(Questions about pictured scenes)
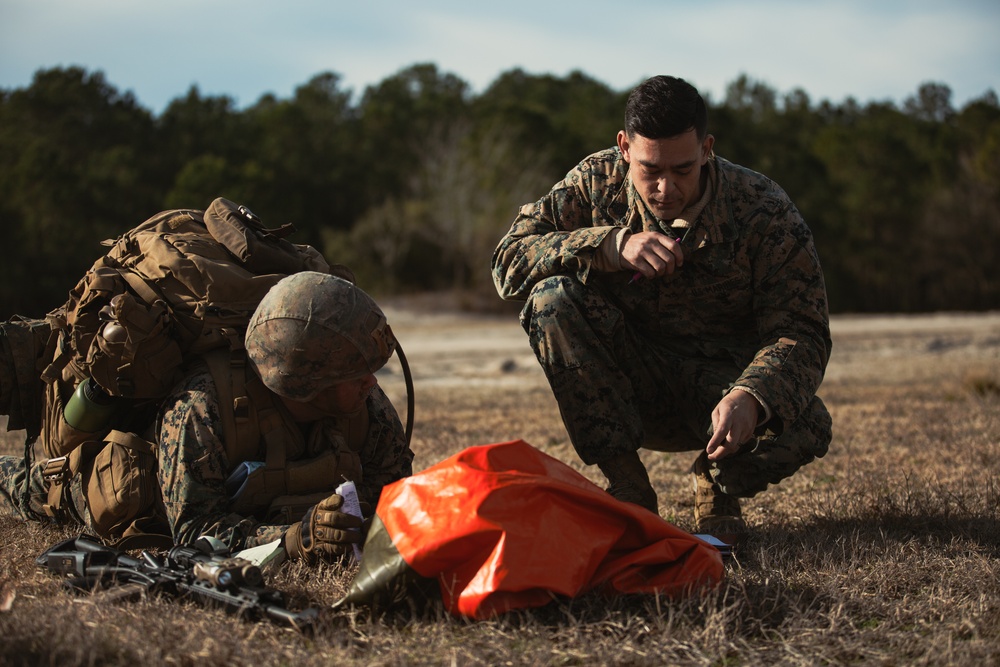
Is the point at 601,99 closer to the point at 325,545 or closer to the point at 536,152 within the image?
the point at 536,152

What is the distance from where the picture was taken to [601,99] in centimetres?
4847

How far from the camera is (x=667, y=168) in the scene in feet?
12.5

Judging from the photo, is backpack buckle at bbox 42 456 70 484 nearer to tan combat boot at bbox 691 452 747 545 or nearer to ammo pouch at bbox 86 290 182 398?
ammo pouch at bbox 86 290 182 398

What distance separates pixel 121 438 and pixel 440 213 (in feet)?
114

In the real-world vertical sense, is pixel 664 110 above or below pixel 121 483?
above

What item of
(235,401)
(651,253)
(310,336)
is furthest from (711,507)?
(235,401)

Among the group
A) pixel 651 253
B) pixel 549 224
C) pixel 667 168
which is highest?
pixel 667 168

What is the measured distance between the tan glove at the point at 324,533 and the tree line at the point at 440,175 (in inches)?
1062

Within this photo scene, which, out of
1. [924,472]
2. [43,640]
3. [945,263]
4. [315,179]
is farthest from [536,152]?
[43,640]

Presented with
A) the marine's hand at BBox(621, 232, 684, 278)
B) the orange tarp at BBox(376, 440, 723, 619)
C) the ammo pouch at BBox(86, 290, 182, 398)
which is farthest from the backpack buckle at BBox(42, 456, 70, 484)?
the marine's hand at BBox(621, 232, 684, 278)

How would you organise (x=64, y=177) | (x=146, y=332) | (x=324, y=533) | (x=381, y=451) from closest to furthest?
(x=324, y=533) < (x=146, y=332) < (x=381, y=451) < (x=64, y=177)

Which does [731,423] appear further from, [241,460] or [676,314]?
[241,460]

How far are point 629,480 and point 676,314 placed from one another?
72 centimetres

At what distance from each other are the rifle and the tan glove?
215mm
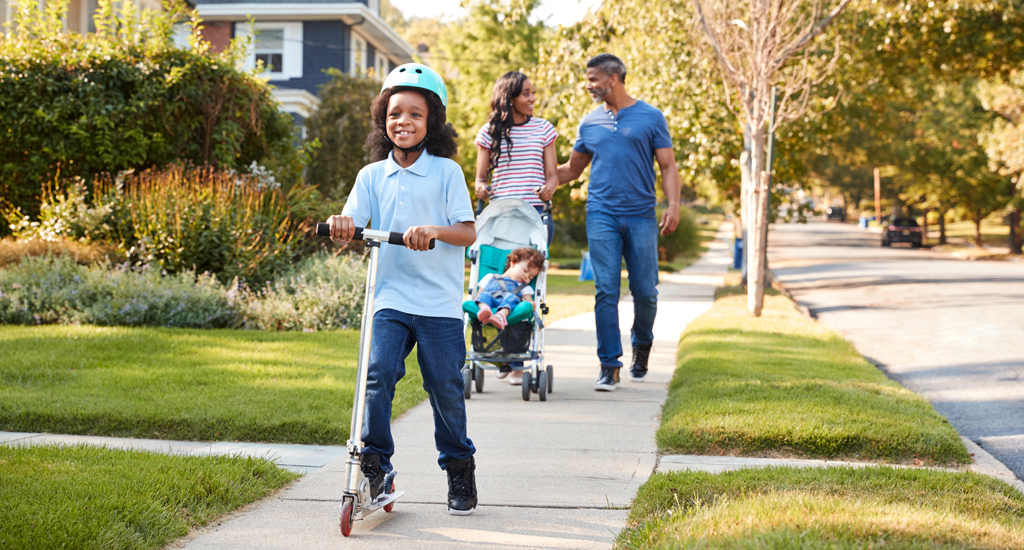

**What is needed:** Revise these lines so that every "tan glove" becomes "leather glove", with nothing else altered. Omit the pictures from your version.

**Task output:**
Is the point at 601,99 closer to the point at 325,545 or closer to the point at 536,152 within the image?
the point at 536,152

What is the distance from where the picture was taken to [601,99] in centimetres?
4847

How far from the camera is (x=667, y=168) in the scene in feet?
12.5

Judging from the photo, is backpack buckle at bbox 42 456 70 484 nearer to tan combat boot at bbox 691 452 747 545 or nearer to ammo pouch at bbox 86 290 182 398?
ammo pouch at bbox 86 290 182 398

What distance separates pixel 121 438 and pixel 440 213 (in feet)?
114

In the real-world vertical sense, is pixel 664 110 above or below pixel 121 483?
above

What item of
(235,401)
(651,253)
(310,336)
is furthest from (711,507)?
(235,401)

Among the group
A) pixel 651 253
B) pixel 549 224
C) pixel 667 168
which is highest?
pixel 667 168

What is the measured distance between the leather glove at the point at 324,533 and the tree line at the point at 440,175 (in inches)?
1062

Within this photo scene, which, out of
1. [924,472]
2. [43,640]
3. [945,263]
4. [315,179]
is farthest from [536,152]?
[43,640]

Presented with
A) the marine's hand at BBox(621, 232, 684, 278)
B) the orange tarp at BBox(376, 440, 723, 619)
C) the ammo pouch at BBox(86, 290, 182, 398)
which is farthest from the backpack buckle at BBox(42, 456, 70, 484)?
the marine's hand at BBox(621, 232, 684, 278)

How would you organise (x=64, y=177) | (x=146, y=332) | (x=324, y=533) | (x=381, y=451) from closest to furthest?
(x=324, y=533) < (x=146, y=332) < (x=381, y=451) < (x=64, y=177)

Which does [731,423] appear further from, [241,460] or [676,314]?
[241,460]

How far are point 629,480 and point 676,314 placed from one another?
72 centimetres

At what distance from each other are the rifle and the leather glove?
215mm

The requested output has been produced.